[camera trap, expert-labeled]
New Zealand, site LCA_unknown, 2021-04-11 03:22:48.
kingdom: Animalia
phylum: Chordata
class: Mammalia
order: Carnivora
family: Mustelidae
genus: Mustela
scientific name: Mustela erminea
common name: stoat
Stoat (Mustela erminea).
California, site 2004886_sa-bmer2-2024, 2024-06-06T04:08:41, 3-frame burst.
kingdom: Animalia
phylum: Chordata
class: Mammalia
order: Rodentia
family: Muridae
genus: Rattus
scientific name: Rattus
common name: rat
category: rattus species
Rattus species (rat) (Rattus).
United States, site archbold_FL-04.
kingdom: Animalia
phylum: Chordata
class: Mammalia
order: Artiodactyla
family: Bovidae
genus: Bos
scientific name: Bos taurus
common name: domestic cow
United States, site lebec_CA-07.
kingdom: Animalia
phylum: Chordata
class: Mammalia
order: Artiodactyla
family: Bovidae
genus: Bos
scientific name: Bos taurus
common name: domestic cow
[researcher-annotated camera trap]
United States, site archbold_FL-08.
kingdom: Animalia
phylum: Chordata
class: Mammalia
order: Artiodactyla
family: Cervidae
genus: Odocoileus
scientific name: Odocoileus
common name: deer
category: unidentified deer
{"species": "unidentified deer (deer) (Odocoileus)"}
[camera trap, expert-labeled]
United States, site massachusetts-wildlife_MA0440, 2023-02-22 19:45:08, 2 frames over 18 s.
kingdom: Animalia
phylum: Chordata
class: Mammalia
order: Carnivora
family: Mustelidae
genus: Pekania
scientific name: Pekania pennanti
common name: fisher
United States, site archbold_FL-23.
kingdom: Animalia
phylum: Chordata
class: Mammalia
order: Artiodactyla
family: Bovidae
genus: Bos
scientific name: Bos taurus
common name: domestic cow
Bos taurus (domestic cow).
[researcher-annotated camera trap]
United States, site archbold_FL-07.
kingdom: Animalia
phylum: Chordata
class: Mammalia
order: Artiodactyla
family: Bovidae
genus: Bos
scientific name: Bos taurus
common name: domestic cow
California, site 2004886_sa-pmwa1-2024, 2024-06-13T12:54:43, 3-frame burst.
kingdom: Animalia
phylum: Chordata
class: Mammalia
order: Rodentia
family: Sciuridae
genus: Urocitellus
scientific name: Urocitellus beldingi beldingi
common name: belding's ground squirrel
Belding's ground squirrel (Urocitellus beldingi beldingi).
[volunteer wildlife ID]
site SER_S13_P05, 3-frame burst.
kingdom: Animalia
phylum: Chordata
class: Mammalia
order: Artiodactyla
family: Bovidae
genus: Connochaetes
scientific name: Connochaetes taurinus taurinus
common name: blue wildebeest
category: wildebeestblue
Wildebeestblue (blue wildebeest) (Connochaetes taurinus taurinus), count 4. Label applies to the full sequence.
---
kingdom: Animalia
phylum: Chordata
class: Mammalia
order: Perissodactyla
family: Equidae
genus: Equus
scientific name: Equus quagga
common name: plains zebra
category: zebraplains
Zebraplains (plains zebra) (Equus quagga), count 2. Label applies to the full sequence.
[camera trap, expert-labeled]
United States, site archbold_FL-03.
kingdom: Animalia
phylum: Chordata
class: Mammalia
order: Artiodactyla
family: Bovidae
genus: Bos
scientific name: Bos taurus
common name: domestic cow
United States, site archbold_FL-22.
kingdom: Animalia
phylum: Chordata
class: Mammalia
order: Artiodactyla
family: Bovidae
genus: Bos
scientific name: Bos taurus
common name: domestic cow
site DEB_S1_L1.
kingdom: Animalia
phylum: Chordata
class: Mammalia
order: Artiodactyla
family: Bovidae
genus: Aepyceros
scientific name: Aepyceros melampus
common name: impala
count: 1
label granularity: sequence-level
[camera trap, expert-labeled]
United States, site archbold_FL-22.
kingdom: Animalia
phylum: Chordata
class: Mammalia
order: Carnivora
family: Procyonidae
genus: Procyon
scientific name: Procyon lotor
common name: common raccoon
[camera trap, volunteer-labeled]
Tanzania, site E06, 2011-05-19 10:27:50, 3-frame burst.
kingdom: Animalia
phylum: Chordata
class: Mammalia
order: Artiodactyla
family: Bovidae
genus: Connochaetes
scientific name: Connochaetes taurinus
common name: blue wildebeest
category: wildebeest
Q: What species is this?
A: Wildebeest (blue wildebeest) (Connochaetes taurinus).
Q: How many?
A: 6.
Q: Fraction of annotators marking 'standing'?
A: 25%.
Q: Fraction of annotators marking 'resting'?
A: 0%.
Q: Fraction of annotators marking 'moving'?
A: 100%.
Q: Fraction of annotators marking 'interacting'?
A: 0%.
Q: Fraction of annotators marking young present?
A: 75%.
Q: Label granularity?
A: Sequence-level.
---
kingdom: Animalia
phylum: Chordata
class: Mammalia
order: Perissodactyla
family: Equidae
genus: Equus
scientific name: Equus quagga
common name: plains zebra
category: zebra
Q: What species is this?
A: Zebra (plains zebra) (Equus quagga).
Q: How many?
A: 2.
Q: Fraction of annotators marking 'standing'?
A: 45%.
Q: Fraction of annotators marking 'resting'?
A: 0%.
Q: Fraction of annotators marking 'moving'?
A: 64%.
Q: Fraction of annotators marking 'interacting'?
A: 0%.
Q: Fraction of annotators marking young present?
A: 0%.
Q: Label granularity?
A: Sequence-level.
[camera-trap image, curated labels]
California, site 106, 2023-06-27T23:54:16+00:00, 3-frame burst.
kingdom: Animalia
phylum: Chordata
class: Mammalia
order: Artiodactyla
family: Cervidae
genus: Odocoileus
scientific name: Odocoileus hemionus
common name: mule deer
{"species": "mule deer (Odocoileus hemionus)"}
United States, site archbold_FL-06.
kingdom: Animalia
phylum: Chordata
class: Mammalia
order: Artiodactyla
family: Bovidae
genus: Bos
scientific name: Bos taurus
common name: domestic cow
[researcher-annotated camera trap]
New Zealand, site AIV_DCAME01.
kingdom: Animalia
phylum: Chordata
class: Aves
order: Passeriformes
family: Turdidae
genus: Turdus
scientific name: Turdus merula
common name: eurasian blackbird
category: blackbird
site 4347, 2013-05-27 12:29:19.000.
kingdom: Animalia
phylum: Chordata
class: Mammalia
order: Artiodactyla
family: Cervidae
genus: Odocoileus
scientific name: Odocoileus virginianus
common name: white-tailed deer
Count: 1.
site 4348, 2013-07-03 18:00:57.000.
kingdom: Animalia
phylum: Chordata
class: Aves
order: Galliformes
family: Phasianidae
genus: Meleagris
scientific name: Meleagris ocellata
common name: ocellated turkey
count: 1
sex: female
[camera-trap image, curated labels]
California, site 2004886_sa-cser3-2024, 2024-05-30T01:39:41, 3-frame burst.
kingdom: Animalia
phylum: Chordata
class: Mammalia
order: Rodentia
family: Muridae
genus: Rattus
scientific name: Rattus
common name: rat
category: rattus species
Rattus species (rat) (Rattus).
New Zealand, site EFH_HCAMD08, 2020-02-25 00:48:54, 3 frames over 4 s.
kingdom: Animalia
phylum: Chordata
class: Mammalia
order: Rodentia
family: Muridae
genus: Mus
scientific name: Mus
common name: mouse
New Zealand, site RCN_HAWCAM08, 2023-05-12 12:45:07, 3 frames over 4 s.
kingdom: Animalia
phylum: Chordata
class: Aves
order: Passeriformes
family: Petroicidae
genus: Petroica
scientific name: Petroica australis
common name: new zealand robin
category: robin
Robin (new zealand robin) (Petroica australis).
::::::::
Return exactly the lines above from the line that has "scientific name: Connochaetes taurinus taurinus" through the line that has "United States, site archbold_FL-03.", inclusive, and nothing else.

» Finished exercise:
scientific name: Connochaetes taurinus taurinus
common name: blue wildebeest
category: wildebeestblue
Wildebeestblue (blue wildebeest) (Connochaetes taurinus taurinus), count 4. Label applies to the full sequence.
---
kingdom: Animalia
phylum: Chordata
class: Mammalia
order: Perissodactyla
family: Equidae
genus: Equus
scientific name: Equus quagga
common name: plains zebra
category: zebraplains
Zebraplains (plains zebra) (Equus quagga), count 2. Label applies to the full sequence.
[camera trap, expert-labeled]
United States, site archbold_FL-03.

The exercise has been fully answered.